> **EXERCISE INSTRUCTIONS**
Extend the article on Samsung's plans for the Galaxy Note by writing what follows its final paragraph.

> **SOURCE TEXT**

No new Galaxy Note in 2021 will be a big break with convention for the South Korean giant.
Samsung Galaxy Note 20 series
Samsung co-Chief Executive Officer Koh Dong-jin said it might be difficult for the brand to launch a new Galaxy Note model this year at a time when the industry was grappling with serious imbalance in supply and demand of semiconductors.
No new Galaxy Note in 2021 will be a big break with convention for the South Korean giant. Samsung has had a fabled history of launching multiple high-end phones every year for a while now—and the Note has often been regarded as the pinnacle (of that strategy) with a big price tag to match. Though, over the last year or so, Samsung has been moving these advancements to an all-new category of foldable devices like the Galaxy Fold and Galaxy Flip.
“Note series is positioned as a high-end model in our business portfolio,” Koh said during the brand’s annual shareholders meeting in Seoul (via Bloomeberg). “It could be a burden to unveil two flagship models in a year so it might be difficult to release Note model in 2H.”

> **DATA PROVIDED**
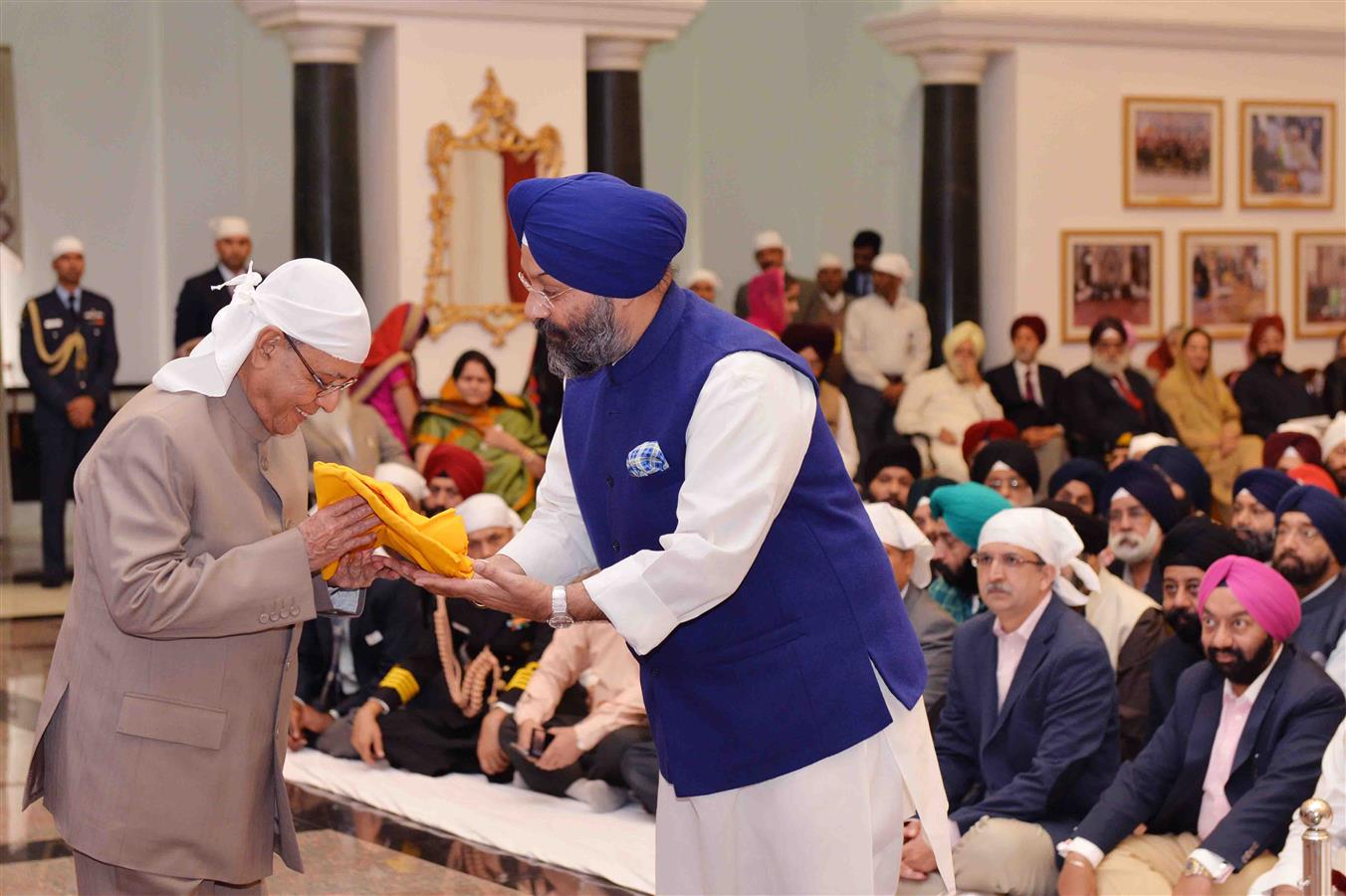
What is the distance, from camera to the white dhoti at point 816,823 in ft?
10.4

> **TASK RESULT**
Speculations that Samsung might axe the Note-series entirely have been going around for some time. Those speculations reached an all-time high earlier in the year when it launched the Galaxy S21 Ultra with S-pen support. To be clear, Samsung has not confirmed or denied those speculations and by the looks of it, that “strategy” stays put even today.
“The timing of Note model launch can be changed but we seek to release a Note model next year,” Koh said confirming that the Galaxy Note series will live on once Samsung braves this—chip shortage—storm. It is of course very early to foresee its future, but there is a very high possibility that Samsung might fuse the Fold and Note into something more interesting—and exciting—because in the current form, all its Note phones end up looking like another iteration of the Galaxy S with a bundled stylus even as the Galaxy Fold holds the forte for technological innovation—something the Note did back in the day.
Coming back to the semiconductor problem, Samsung was perhaps the only major tech brand that did not seem to have an issue last year—even early this year—when it came to high-profile product launches. All its headlining phones were right on schedule. While Apple, for instance, was late with its iPhone 12 line-up. The world’s largest smartphone maker is also not immune to this global crisis though, which is apparent from Koh’s words.
“Despite the difficult environment, our business leaders are meeting partners overseas to solve these problems. It’s hard to say the shortage issue has been solved 100%.”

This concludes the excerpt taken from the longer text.